[Caption-style text data]
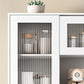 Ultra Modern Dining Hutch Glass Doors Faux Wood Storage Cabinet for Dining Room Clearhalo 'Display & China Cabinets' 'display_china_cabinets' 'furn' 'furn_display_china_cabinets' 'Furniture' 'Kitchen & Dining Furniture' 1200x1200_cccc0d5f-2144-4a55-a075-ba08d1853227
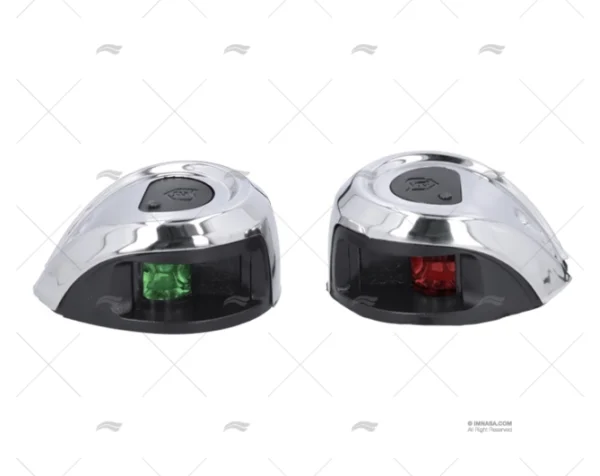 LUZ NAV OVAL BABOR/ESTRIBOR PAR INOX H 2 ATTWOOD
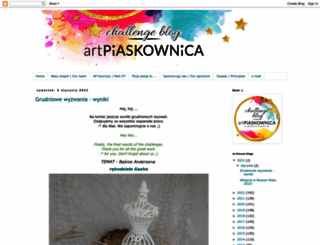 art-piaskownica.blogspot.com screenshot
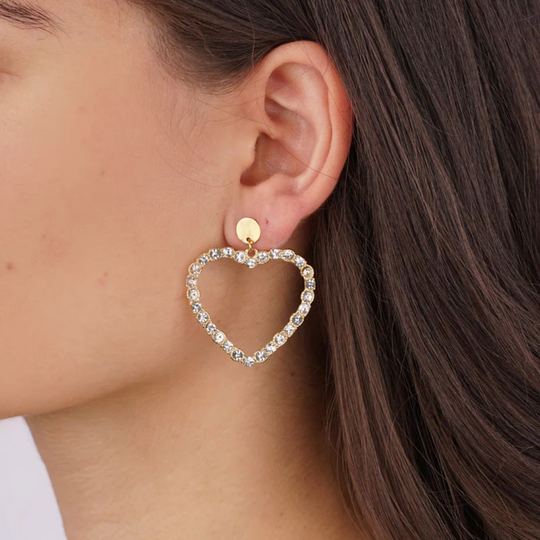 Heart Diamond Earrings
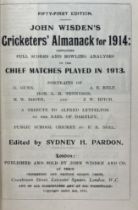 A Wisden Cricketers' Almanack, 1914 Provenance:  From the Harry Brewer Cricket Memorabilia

→ **Brief**
Reproduce the text of all five items above word for word, leaving out the pictures.

→ **Exercise output**
 Ultra Modern Dining Hutch Glass Doors Faux Wood Storage Cabinet for Dining Room Clearhalo 'Display & China Cabinets' 'display_china_cabinets' 'furn' 'furn_display_china_cabinets' 'Furniture' 'Kitchen & Dining Furniture' 1200x1200_cccc0d5f-2144-4a55-a075-ba08d1853227
 LUZ NAV OVAL BABOR/ESTRIBOR PAR INOX H 2 ATTWOOD
 art-piaskownica.blogspot.com screenshot
 Heart Diamond Earrings
 A Wisden Cricketers' Almanack, 1914 Provenance:  From the Harry Brewer Cricket Memorabilia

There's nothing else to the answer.